Business Economics

Economic Life

Published Mar 24, 2023

Definition of Economic Life

Economic life refers to the period during which a capital asset remains useful and productive in providing value to its owner. This period is determined by various factors like wear and tear, technological advancement, and market demand. The concept of economic life is essential in accounting, finance, and real estate.

Example

Let’s take the example of a personal computer. On average, the economic life of a personal computer is around four to six years. During this time, the computer is productive and provides value to its owner. However, after this period, the computer becomes outdated, runs slower, and becomes incompatible with new software programs. Therefore, its value reduces significantly, and it may require repair and maintenance, which can be costly.

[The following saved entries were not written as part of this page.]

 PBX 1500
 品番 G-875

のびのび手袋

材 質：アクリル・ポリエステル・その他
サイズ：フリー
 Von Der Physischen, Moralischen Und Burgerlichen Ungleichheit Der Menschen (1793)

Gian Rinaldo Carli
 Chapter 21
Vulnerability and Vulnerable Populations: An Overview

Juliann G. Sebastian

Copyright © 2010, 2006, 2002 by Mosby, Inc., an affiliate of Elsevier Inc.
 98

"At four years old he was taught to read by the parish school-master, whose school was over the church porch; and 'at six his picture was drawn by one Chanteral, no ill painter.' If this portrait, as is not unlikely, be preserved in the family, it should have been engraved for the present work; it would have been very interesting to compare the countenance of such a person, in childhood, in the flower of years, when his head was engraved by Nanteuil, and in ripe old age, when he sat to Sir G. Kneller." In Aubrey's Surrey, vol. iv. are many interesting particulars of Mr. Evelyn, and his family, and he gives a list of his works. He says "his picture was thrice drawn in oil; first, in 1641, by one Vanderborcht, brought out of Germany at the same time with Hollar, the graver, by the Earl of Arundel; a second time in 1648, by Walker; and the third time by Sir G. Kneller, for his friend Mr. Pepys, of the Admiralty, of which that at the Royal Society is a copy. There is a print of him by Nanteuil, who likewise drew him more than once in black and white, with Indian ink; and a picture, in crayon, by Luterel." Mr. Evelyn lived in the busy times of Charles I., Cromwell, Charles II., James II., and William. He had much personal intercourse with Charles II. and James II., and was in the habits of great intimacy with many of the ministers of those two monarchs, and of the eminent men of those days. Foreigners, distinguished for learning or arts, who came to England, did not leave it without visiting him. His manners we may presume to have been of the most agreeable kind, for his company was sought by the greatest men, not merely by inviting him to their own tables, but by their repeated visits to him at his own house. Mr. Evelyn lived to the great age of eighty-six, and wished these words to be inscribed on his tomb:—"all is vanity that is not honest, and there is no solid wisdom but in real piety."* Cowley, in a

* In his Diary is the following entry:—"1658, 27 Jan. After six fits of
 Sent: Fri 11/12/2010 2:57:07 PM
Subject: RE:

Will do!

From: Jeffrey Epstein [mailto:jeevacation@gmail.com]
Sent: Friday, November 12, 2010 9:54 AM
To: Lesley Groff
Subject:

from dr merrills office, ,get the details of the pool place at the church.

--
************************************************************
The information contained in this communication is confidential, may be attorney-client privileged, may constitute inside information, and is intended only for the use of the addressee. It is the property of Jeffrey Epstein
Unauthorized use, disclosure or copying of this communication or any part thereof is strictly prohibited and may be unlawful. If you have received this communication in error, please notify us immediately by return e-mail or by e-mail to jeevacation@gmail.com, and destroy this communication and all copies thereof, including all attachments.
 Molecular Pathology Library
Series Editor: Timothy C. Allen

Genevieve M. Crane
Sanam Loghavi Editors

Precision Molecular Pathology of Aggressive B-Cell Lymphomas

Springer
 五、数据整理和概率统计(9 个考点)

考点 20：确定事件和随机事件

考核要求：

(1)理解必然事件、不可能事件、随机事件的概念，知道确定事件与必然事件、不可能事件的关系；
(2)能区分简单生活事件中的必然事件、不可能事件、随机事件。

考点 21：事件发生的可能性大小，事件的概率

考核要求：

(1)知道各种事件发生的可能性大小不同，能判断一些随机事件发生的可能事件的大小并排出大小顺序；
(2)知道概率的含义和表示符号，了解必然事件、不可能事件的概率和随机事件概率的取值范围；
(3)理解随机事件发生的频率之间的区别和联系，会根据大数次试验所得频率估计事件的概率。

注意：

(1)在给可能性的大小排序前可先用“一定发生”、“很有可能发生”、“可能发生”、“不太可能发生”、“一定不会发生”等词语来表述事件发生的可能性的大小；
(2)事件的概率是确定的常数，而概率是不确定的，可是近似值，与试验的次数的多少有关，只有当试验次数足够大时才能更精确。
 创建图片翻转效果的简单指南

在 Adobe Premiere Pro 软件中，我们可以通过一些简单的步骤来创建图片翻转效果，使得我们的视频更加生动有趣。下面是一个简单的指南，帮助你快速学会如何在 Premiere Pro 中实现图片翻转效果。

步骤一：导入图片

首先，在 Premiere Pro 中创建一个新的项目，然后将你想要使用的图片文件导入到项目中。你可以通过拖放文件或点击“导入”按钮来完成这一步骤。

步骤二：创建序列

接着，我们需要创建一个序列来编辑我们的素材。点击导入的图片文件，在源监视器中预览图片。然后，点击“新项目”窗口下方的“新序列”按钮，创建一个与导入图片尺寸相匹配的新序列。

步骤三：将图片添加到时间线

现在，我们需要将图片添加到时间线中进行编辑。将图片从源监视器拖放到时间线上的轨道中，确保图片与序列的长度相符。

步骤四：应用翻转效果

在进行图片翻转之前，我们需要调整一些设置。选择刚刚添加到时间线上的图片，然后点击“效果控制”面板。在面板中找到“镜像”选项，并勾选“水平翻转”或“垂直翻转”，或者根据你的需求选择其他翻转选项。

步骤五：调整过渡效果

Another example of can be found in the real estate business. After a certain period, buildings may require repairs or renovation, or the market demand may diminish. For instance, a shopping mall that was once popular may see a decline in foot traffic due to changing consumer preferences or the rise of e-commerce. In such cases, the economic life of the shopping mall may come to an end, and it may be more profitable to demolish the building and use the land for a different purpose.

Why Economic Life Matters

Understanding the concept of economic life is essential for assessing the value of an asset, planning for its replacement or renovation, and making informed financial decisions. An accurate estimation of the economic life of an asset is also critical for financial reporting and tax purposes.

Moreover, the economic life of an asset can have significant implications for its resale value, as well as environmental and societal factors. Therefore, policymakers, businesses, and individuals must consider the concept of economic life when making financial and investment decisions.